_MATERIAL PROVIDED:_
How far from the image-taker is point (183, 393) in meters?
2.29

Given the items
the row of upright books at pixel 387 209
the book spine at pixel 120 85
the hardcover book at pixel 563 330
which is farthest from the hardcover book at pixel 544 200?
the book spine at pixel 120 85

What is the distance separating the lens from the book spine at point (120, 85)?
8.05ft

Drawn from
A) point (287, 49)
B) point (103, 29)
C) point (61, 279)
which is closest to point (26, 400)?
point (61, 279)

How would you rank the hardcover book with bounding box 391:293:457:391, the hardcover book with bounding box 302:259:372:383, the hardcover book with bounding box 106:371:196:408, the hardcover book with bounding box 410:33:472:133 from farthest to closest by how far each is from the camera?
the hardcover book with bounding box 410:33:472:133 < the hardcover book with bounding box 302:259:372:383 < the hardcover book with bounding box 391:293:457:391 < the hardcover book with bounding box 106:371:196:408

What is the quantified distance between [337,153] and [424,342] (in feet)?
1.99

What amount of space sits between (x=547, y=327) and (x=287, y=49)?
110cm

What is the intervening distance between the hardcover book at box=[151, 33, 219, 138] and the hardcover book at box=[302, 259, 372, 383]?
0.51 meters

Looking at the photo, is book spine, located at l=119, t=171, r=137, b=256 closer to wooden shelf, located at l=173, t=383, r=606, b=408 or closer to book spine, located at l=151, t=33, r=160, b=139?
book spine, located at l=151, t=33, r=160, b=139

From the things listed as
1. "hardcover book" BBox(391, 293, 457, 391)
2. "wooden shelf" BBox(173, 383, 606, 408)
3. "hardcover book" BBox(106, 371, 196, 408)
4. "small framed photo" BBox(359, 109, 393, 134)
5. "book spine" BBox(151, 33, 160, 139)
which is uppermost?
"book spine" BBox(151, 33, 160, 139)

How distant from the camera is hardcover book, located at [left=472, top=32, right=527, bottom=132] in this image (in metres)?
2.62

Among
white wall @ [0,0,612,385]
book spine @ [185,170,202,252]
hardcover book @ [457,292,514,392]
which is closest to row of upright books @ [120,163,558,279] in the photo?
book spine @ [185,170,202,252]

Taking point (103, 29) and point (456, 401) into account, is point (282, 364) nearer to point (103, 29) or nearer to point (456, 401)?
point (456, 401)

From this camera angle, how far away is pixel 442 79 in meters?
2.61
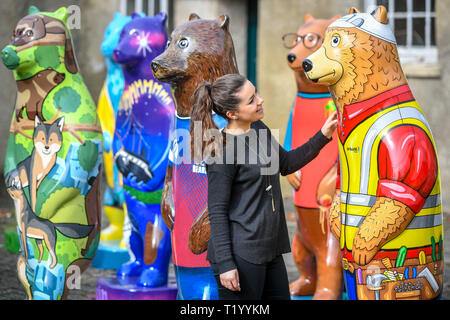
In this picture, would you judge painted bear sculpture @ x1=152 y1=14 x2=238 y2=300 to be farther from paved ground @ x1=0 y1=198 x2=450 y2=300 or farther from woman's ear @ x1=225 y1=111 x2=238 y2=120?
paved ground @ x1=0 y1=198 x2=450 y2=300

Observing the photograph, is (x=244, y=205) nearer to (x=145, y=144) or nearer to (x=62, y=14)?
(x=145, y=144)

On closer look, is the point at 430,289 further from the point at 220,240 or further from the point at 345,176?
the point at 220,240

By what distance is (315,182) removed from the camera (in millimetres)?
4340

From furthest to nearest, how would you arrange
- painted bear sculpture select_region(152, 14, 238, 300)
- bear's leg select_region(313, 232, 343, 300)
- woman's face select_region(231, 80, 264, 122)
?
bear's leg select_region(313, 232, 343, 300) < painted bear sculpture select_region(152, 14, 238, 300) < woman's face select_region(231, 80, 264, 122)

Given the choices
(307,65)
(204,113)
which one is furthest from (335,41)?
(204,113)

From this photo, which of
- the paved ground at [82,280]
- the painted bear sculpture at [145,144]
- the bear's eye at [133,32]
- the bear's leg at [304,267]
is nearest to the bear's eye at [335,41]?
the painted bear sculpture at [145,144]

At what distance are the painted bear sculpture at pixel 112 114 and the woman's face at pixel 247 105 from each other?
2940mm

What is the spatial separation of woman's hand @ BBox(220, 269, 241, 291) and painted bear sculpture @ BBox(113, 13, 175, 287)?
1.60 meters

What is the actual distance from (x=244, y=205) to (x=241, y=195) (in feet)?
0.15

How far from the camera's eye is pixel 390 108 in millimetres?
3062

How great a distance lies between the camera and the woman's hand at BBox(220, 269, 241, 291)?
2.78 meters

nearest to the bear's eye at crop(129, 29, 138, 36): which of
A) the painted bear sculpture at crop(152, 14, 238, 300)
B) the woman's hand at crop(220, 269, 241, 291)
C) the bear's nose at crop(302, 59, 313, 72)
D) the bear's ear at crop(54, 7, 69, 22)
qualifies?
the bear's ear at crop(54, 7, 69, 22)
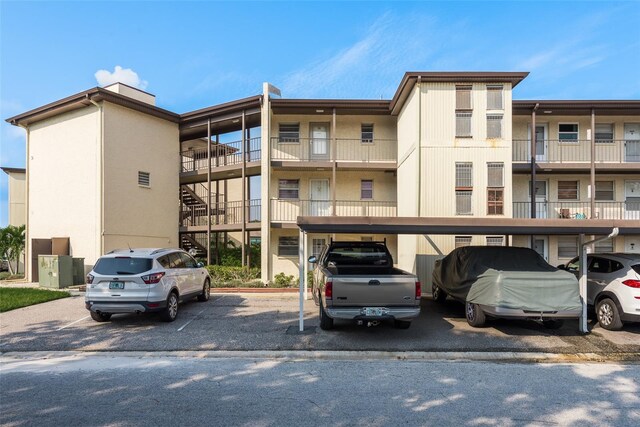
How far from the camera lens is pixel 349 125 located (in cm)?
1722

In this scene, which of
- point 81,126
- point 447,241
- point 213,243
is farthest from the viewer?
point 213,243

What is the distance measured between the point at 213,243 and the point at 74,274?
6752 mm

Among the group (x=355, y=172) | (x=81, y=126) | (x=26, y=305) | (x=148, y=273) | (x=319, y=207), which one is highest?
(x=81, y=126)

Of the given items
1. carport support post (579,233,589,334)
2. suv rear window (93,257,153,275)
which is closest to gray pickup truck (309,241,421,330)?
carport support post (579,233,589,334)

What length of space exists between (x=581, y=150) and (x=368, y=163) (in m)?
9.35

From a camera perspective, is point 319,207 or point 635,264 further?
point 319,207

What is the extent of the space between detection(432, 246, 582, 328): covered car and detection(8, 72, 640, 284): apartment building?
4.17 m

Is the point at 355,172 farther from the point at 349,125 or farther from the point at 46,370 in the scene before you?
the point at 46,370

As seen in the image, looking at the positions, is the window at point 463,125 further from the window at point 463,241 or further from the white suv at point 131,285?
the white suv at point 131,285

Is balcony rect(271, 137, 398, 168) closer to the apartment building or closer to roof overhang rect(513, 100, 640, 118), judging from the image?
the apartment building

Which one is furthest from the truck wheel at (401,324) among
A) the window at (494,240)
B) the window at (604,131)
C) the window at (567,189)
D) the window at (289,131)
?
the window at (604,131)

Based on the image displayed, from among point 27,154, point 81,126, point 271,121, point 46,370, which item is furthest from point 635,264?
point 27,154

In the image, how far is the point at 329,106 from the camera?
16.1 m

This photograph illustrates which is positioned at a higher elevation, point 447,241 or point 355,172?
point 355,172
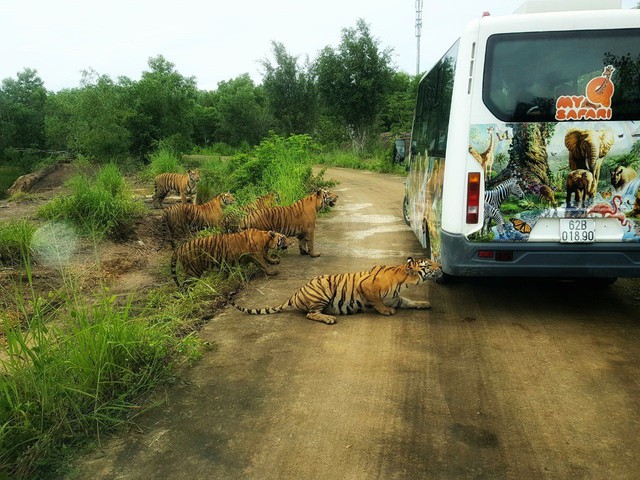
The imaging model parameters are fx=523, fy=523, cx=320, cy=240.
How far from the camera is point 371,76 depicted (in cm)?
2927

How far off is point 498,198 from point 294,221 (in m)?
3.99

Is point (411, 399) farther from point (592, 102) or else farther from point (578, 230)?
point (592, 102)

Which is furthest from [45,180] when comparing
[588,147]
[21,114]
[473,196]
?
[21,114]

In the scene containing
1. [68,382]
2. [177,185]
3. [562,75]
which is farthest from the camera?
[177,185]

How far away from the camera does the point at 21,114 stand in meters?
34.2

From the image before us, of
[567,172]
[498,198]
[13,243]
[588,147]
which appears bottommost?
[13,243]

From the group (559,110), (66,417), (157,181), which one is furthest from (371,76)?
(66,417)

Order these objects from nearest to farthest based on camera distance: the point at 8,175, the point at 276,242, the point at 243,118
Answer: the point at 276,242, the point at 8,175, the point at 243,118

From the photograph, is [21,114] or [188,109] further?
[21,114]

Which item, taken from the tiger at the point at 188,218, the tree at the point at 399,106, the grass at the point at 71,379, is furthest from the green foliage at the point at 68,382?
the tree at the point at 399,106

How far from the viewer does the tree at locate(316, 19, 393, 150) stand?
28812 mm

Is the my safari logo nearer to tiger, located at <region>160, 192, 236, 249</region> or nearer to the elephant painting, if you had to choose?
the elephant painting

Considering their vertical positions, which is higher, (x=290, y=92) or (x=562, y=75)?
(x=290, y=92)

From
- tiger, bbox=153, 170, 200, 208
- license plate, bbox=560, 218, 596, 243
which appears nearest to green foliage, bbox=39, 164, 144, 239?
tiger, bbox=153, 170, 200, 208
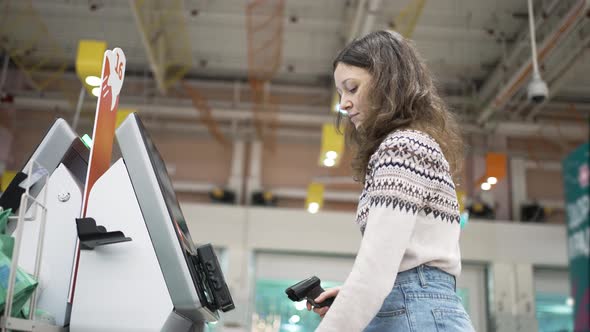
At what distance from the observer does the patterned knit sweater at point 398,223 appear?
3.33 feet

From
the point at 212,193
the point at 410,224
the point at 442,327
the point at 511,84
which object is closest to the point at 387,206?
the point at 410,224

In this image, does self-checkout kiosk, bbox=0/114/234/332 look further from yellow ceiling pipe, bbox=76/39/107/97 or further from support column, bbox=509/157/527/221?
support column, bbox=509/157/527/221

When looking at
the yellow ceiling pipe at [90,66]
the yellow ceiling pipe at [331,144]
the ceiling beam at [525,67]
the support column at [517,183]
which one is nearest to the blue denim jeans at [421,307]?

_WORK TO DO:_ Could you rewrite the items starting at "From this photo, which of" and ending at "1.60 meters", replacing "woman's" with "visitor's" wherever it occurs and leaving everything else unchanged?

_COMPLETE RESPONSE:_
From this photo, which of
- the paved ground at [82,280]
- the painted bear sculpture at [145,144]
- the bear's eye at [133,32]
- the bear's leg at [304,267]
is nearest to the bear's eye at [335,41]?
the painted bear sculpture at [145,144]

At what distance are the painted bear sculpture at pixel 112 114 and the visitor's face at pixel 247 105 from each other?
2940mm

What is the spatial separation of visitor's hand @ BBox(220, 269, 241, 291) and painted bear sculpture @ BBox(113, 13, 175, 287)?
1.60 meters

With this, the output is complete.